====== Source extract ======

Our school district's spring break isn't for another three and half weeks. Without a day off since MLK day, I'm beginning to lose my sanity. Whoever scheduled spring break so late this year... well, let's say I'm unhappy.

And this "super"moon, I can't even describe its effects on student behavior. I am seriously hoping it's just the moon and not spring fever so soon. I can handle a phase, but not spring fever-- that lasts until the end of school. That's still nine weeks away.

Overwhelmed doesn't describe it. How do I cope? Blogging. A necessary priority.

Wednesday, March 16, 2011

Great Sadness

I have been mourning all week the loss of my Clemson class ring. Although this may not seem to be important to some of my colleagues or readers, I have LOST it. Not "misplaced it" or ... "I can't find it"... it is GONE. I know this because I watched it go down the toilet.

"How?" you might ask...
The ring was in my pocket. I reached to flush, and I heard the slight ding of metal in the ceramic bowl. Frantically, I tried to stop it, but let's be honest: there's no turning back once you've pushed the handle. Sheer panic. Our overly caring maintenance guy at school even called the plumbers to see if they could retrieve it by removing the toilet from the wall. Nope. Evidently, we're working with extreme flushing power.

It is LOST, as in gone forever. Of course I can order a new one, but it would always be a replacement. Not to mention the price of gold right now is absolultely outrageous! My husband said he would help me buy a new one for my birthday in August. A slight glimmer of hope.

====== Source material ======

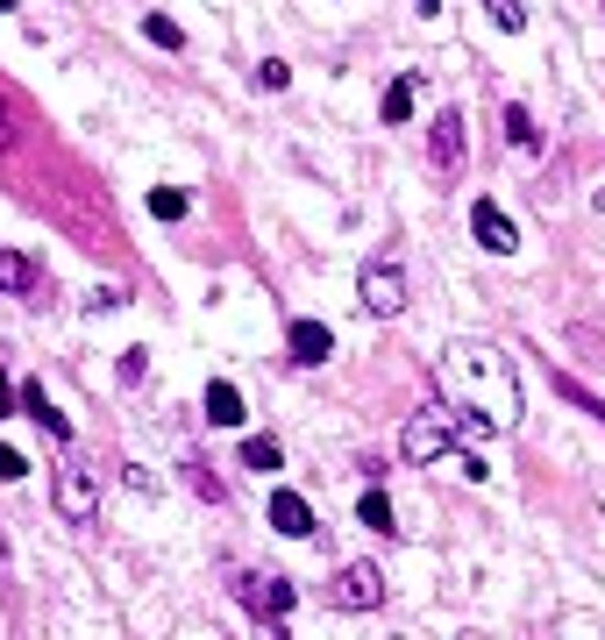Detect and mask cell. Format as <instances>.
<instances>
[{"instance_id":"obj_1","label":"cell","mask_w":605,"mask_h":640,"mask_svg":"<svg viewBox=\"0 0 605 640\" xmlns=\"http://www.w3.org/2000/svg\"><path fill=\"white\" fill-rule=\"evenodd\" d=\"M435 385H442V399L457 406L463 441H484V434L520 427V377H513L506 349H492V342H449L442 356H435Z\"/></svg>"},{"instance_id":"obj_2","label":"cell","mask_w":605,"mask_h":640,"mask_svg":"<svg viewBox=\"0 0 605 640\" xmlns=\"http://www.w3.org/2000/svg\"><path fill=\"white\" fill-rule=\"evenodd\" d=\"M457 441H463V427H457V413H414L406 420V434H399V455L406 463H442V455H457Z\"/></svg>"},{"instance_id":"obj_3","label":"cell","mask_w":605,"mask_h":640,"mask_svg":"<svg viewBox=\"0 0 605 640\" xmlns=\"http://www.w3.org/2000/svg\"><path fill=\"white\" fill-rule=\"evenodd\" d=\"M51 506H57V520H72V527L94 520V512H100V470L72 455V463L57 470V484H51Z\"/></svg>"},{"instance_id":"obj_4","label":"cell","mask_w":605,"mask_h":640,"mask_svg":"<svg viewBox=\"0 0 605 640\" xmlns=\"http://www.w3.org/2000/svg\"><path fill=\"white\" fill-rule=\"evenodd\" d=\"M235 598L250 605V613L264 619L271 633H285V613H293V598H299V591L285 584V576H264V570H242V576H235Z\"/></svg>"},{"instance_id":"obj_5","label":"cell","mask_w":605,"mask_h":640,"mask_svg":"<svg viewBox=\"0 0 605 640\" xmlns=\"http://www.w3.org/2000/svg\"><path fill=\"white\" fill-rule=\"evenodd\" d=\"M356 299H363V313H399L406 307V271L392 256H371L363 278H356Z\"/></svg>"},{"instance_id":"obj_6","label":"cell","mask_w":605,"mask_h":640,"mask_svg":"<svg viewBox=\"0 0 605 640\" xmlns=\"http://www.w3.org/2000/svg\"><path fill=\"white\" fill-rule=\"evenodd\" d=\"M328 605H336V613H371V605H385V576H377V562H350V570L328 584Z\"/></svg>"},{"instance_id":"obj_7","label":"cell","mask_w":605,"mask_h":640,"mask_svg":"<svg viewBox=\"0 0 605 640\" xmlns=\"http://www.w3.org/2000/svg\"><path fill=\"white\" fill-rule=\"evenodd\" d=\"M471 235H477V250H492V256H513V250H520V228H513V213L498 207V200H477L471 207Z\"/></svg>"},{"instance_id":"obj_8","label":"cell","mask_w":605,"mask_h":640,"mask_svg":"<svg viewBox=\"0 0 605 640\" xmlns=\"http://www.w3.org/2000/svg\"><path fill=\"white\" fill-rule=\"evenodd\" d=\"M285 349H293V363L321 371V363L336 356V328H328V320H307V313H299L293 328H285Z\"/></svg>"},{"instance_id":"obj_9","label":"cell","mask_w":605,"mask_h":640,"mask_svg":"<svg viewBox=\"0 0 605 640\" xmlns=\"http://www.w3.org/2000/svg\"><path fill=\"white\" fill-rule=\"evenodd\" d=\"M428 164L442 178H457L463 172V114L457 107H442V121H435V135H428Z\"/></svg>"},{"instance_id":"obj_10","label":"cell","mask_w":605,"mask_h":640,"mask_svg":"<svg viewBox=\"0 0 605 640\" xmlns=\"http://www.w3.org/2000/svg\"><path fill=\"white\" fill-rule=\"evenodd\" d=\"M271 527H278L285 541H307V533H314V506L299 492H271Z\"/></svg>"},{"instance_id":"obj_11","label":"cell","mask_w":605,"mask_h":640,"mask_svg":"<svg viewBox=\"0 0 605 640\" xmlns=\"http://www.w3.org/2000/svg\"><path fill=\"white\" fill-rule=\"evenodd\" d=\"M498 121H506V143L520 150V157H541V129H535V114H527L520 100H506V107H498Z\"/></svg>"},{"instance_id":"obj_12","label":"cell","mask_w":605,"mask_h":640,"mask_svg":"<svg viewBox=\"0 0 605 640\" xmlns=\"http://www.w3.org/2000/svg\"><path fill=\"white\" fill-rule=\"evenodd\" d=\"M207 420H215V427H242V420H250V413H242V391L229 385V377L207 385Z\"/></svg>"},{"instance_id":"obj_13","label":"cell","mask_w":605,"mask_h":640,"mask_svg":"<svg viewBox=\"0 0 605 640\" xmlns=\"http://www.w3.org/2000/svg\"><path fill=\"white\" fill-rule=\"evenodd\" d=\"M414 100H420V79H414V71H399V79L385 86V129H399V121L414 114Z\"/></svg>"},{"instance_id":"obj_14","label":"cell","mask_w":605,"mask_h":640,"mask_svg":"<svg viewBox=\"0 0 605 640\" xmlns=\"http://www.w3.org/2000/svg\"><path fill=\"white\" fill-rule=\"evenodd\" d=\"M0 293H36V264H29L22 250H0Z\"/></svg>"},{"instance_id":"obj_15","label":"cell","mask_w":605,"mask_h":640,"mask_svg":"<svg viewBox=\"0 0 605 640\" xmlns=\"http://www.w3.org/2000/svg\"><path fill=\"white\" fill-rule=\"evenodd\" d=\"M556 399H570V406H578V413H592V420L605 427V399H598L592 385H578V377H570V371H556Z\"/></svg>"},{"instance_id":"obj_16","label":"cell","mask_w":605,"mask_h":640,"mask_svg":"<svg viewBox=\"0 0 605 640\" xmlns=\"http://www.w3.org/2000/svg\"><path fill=\"white\" fill-rule=\"evenodd\" d=\"M356 520L371 527V533H399V520H392V498H385V492H363V498H356Z\"/></svg>"},{"instance_id":"obj_17","label":"cell","mask_w":605,"mask_h":640,"mask_svg":"<svg viewBox=\"0 0 605 640\" xmlns=\"http://www.w3.org/2000/svg\"><path fill=\"white\" fill-rule=\"evenodd\" d=\"M278 463H285V449L271 434H250V441H242V470H264V477H271Z\"/></svg>"},{"instance_id":"obj_18","label":"cell","mask_w":605,"mask_h":640,"mask_svg":"<svg viewBox=\"0 0 605 640\" xmlns=\"http://www.w3.org/2000/svg\"><path fill=\"white\" fill-rule=\"evenodd\" d=\"M186 192H178V186H150V221H186Z\"/></svg>"},{"instance_id":"obj_19","label":"cell","mask_w":605,"mask_h":640,"mask_svg":"<svg viewBox=\"0 0 605 640\" xmlns=\"http://www.w3.org/2000/svg\"><path fill=\"white\" fill-rule=\"evenodd\" d=\"M143 36L157 43V51H186V29H178L172 14H143Z\"/></svg>"},{"instance_id":"obj_20","label":"cell","mask_w":605,"mask_h":640,"mask_svg":"<svg viewBox=\"0 0 605 640\" xmlns=\"http://www.w3.org/2000/svg\"><path fill=\"white\" fill-rule=\"evenodd\" d=\"M484 14H492L506 36H520V29H527V8H520V0H484Z\"/></svg>"},{"instance_id":"obj_21","label":"cell","mask_w":605,"mask_h":640,"mask_svg":"<svg viewBox=\"0 0 605 640\" xmlns=\"http://www.w3.org/2000/svg\"><path fill=\"white\" fill-rule=\"evenodd\" d=\"M186 484H193V492H200V498H215V506H221V498H229V484H221V477H215V470H207V463H186Z\"/></svg>"},{"instance_id":"obj_22","label":"cell","mask_w":605,"mask_h":640,"mask_svg":"<svg viewBox=\"0 0 605 640\" xmlns=\"http://www.w3.org/2000/svg\"><path fill=\"white\" fill-rule=\"evenodd\" d=\"M256 86H264V93H285V86H293V65H285V57H264V65H256Z\"/></svg>"},{"instance_id":"obj_23","label":"cell","mask_w":605,"mask_h":640,"mask_svg":"<svg viewBox=\"0 0 605 640\" xmlns=\"http://www.w3.org/2000/svg\"><path fill=\"white\" fill-rule=\"evenodd\" d=\"M121 299H129V293H121V285H94V293H86V313H114Z\"/></svg>"},{"instance_id":"obj_24","label":"cell","mask_w":605,"mask_h":640,"mask_svg":"<svg viewBox=\"0 0 605 640\" xmlns=\"http://www.w3.org/2000/svg\"><path fill=\"white\" fill-rule=\"evenodd\" d=\"M143 371H150L143 349H121V385H143Z\"/></svg>"},{"instance_id":"obj_25","label":"cell","mask_w":605,"mask_h":640,"mask_svg":"<svg viewBox=\"0 0 605 640\" xmlns=\"http://www.w3.org/2000/svg\"><path fill=\"white\" fill-rule=\"evenodd\" d=\"M14 477H29V463H22V449H8V441H0V484H14Z\"/></svg>"},{"instance_id":"obj_26","label":"cell","mask_w":605,"mask_h":640,"mask_svg":"<svg viewBox=\"0 0 605 640\" xmlns=\"http://www.w3.org/2000/svg\"><path fill=\"white\" fill-rule=\"evenodd\" d=\"M14 143V114H8V100H0V150Z\"/></svg>"},{"instance_id":"obj_27","label":"cell","mask_w":605,"mask_h":640,"mask_svg":"<svg viewBox=\"0 0 605 640\" xmlns=\"http://www.w3.org/2000/svg\"><path fill=\"white\" fill-rule=\"evenodd\" d=\"M0 584H14V555H8V541H0Z\"/></svg>"},{"instance_id":"obj_28","label":"cell","mask_w":605,"mask_h":640,"mask_svg":"<svg viewBox=\"0 0 605 640\" xmlns=\"http://www.w3.org/2000/svg\"><path fill=\"white\" fill-rule=\"evenodd\" d=\"M14 413V385H8V377H0V420H8Z\"/></svg>"},{"instance_id":"obj_29","label":"cell","mask_w":605,"mask_h":640,"mask_svg":"<svg viewBox=\"0 0 605 640\" xmlns=\"http://www.w3.org/2000/svg\"><path fill=\"white\" fill-rule=\"evenodd\" d=\"M420 14H442V0H420Z\"/></svg>"},{"instance_id":"obj_30","label":"cell","mask_w":605,"mask_h":640,"mask_svg":"<svg viewBox=\"0 0 605 640\" xmlns=\"http://www.w3.org/2000/svg\"><path fill=\"white\" fill-rule=\"evenodd\" d=\"M0 14H14V0H0Z\"/></svg>"}]
</instances>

======

Exercise requirements:
- 1) List every person or group of people that the blog post mentions in connection with the lost class ring.
- 2) According to the blog post, when did the writer's husband say he would help buy a new ring?
- 3) Go on with the blog post about the lost class ring, starting after its last sentence.
The listing was taken from a different source than the blog post above it.

Responses for each task:
- 1) Colleagues, readers, the maintenance guy at school, the plumbers, and the writer's husband.

- 2) For the writer's birthday in August.

- 3)
My biggest fear: singing the Clemson alma mater at a football game with a bare right hand. What will I do when all the alums raise their hand and gently wave ... "O'er the mountain height..." ???

Wednesday, March 9, 2011

Lack of Motivation

After two nights of sitting in class and an afternoon of coursework... listening to the calming sounds of this monsoon on the school's tin roof... I am suffering from a severe lack of motivation. To do anything.
I haven't exercised since Sunday because of class, and I desperately need some cardio today. I haven't been home to clean, and the winter-coat-shedding our lab/dalmatian is doing is more than obvious. But blah! This weather makes me want to sit on my comfy couch in my warm living room and watch mindless television episodes I've missed over the past few days while staring out at the pond forming in our back yard.
Hopefully, with a boost of this Monster drink, I will at least go get the garbage can off the curb. Maybe. Dinner will be the next challenge.

Wednesday, March 2, 2011

March Already?

March. Month 3 of 2011. I guess I'm just getting old, but time seems to be going by so much faster than it used to. Already, I'm supposed to be in the third month of my resolutions. Hmpf-- my sound effect for self-assessment. I have managed to successfully run a 5k outside, today in only 29 minutes. (That may seem like a tortoise pace to some, but for me, it's like neck-breaking.) I must admit, I'm quite proud of this feat. My budget-- still under construction.

I am also pleased with my progress on being a more thoughtful person. Although it's difficult to do everyday, I have been working to do nice things for others. Simple things... giving up my seat at lunch, speaking kind words about someone's outfit, buying a book for a friend's baby... etc. Yesterday, I got up early and made my husband's traditional pre-game meal-- two peanut butter and honey sandwiches. Not my personal snack of choice, but he is a baseball coach. Anyone who knows baseball players or coaches must recognize their extreme belief in and dedication to game day superstitions. He has been eating two of those sandwiches before every game as long as I've known him (about 8 years). Crazy. I would be so sick of them, but I guess that's what superstition is about.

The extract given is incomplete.